Hydrogen is a fuel for the future, but its use is already well established. To harness its potential to decarbonize energy systems and create a real hydrogen economy, large-scale investments are needed.
In December 2019, Japan’s Kawasaki Heavy Industries launched the world’s first ocean-going liquefied hydrogen vessel. It is part of an ambitious plan to produce hydrogen in Australia from coal and deliver it to Japan, but also symbolic of the growing interest in hydrogen’s potential to deliver a cleaner energy future.
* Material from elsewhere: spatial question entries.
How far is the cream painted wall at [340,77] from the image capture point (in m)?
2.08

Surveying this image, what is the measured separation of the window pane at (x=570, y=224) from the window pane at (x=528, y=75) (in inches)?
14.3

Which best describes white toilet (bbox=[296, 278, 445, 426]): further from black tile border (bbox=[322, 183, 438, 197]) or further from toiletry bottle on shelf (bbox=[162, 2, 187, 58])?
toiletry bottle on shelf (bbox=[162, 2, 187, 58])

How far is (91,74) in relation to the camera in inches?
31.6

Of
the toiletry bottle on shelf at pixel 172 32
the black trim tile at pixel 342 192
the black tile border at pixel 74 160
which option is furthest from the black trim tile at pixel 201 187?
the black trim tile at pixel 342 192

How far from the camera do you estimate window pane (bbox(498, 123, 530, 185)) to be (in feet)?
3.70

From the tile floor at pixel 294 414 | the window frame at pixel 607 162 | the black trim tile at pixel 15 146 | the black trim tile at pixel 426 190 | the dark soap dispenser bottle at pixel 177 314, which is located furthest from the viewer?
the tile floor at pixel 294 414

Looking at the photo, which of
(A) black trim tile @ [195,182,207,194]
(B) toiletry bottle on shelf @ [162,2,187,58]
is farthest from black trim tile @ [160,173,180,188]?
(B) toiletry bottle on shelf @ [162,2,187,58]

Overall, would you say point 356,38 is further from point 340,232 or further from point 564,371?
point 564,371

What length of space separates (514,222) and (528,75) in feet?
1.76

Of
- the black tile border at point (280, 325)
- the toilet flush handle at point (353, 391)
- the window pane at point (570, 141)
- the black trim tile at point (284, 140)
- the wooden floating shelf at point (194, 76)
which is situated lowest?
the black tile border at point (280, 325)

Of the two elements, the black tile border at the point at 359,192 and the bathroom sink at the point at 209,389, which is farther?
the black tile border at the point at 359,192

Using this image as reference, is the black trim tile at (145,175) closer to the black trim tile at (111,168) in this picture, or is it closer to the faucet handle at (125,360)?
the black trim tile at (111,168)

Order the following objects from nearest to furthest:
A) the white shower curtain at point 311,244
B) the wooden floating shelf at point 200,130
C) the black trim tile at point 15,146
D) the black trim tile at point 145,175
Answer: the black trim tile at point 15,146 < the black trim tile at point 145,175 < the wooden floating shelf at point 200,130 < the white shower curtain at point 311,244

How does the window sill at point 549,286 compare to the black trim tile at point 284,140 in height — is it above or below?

Hydrogen use is already well-established in industry, such as oil refining and ammonia production, but the Hydrogen Council believes hydrogen can address 18% of global energy demand and abate one fifth of carbon emissions. The ship won’t come cheap. Scaling up the hydrogen economy will take investments of $20 billion-$25 billion each year through 2030, the council says.
Compared with other commodities, there is not much of a market for hydrogen. Trade is localized, and takes place between supplier and end user based on bilateral transactions, with little chance for price discovery.
Currently, roughly 95% of hydrogen is produced on-site. For example, refiners will contract with a hydrogen supplier to build a hydrogen production facility on the refining site, to produce so-called “on-purpose hydrogen.” Hydrogen not produced on-site is transported as a compressed gas, either via dedicated pipeline or truck (typically for the transportation market).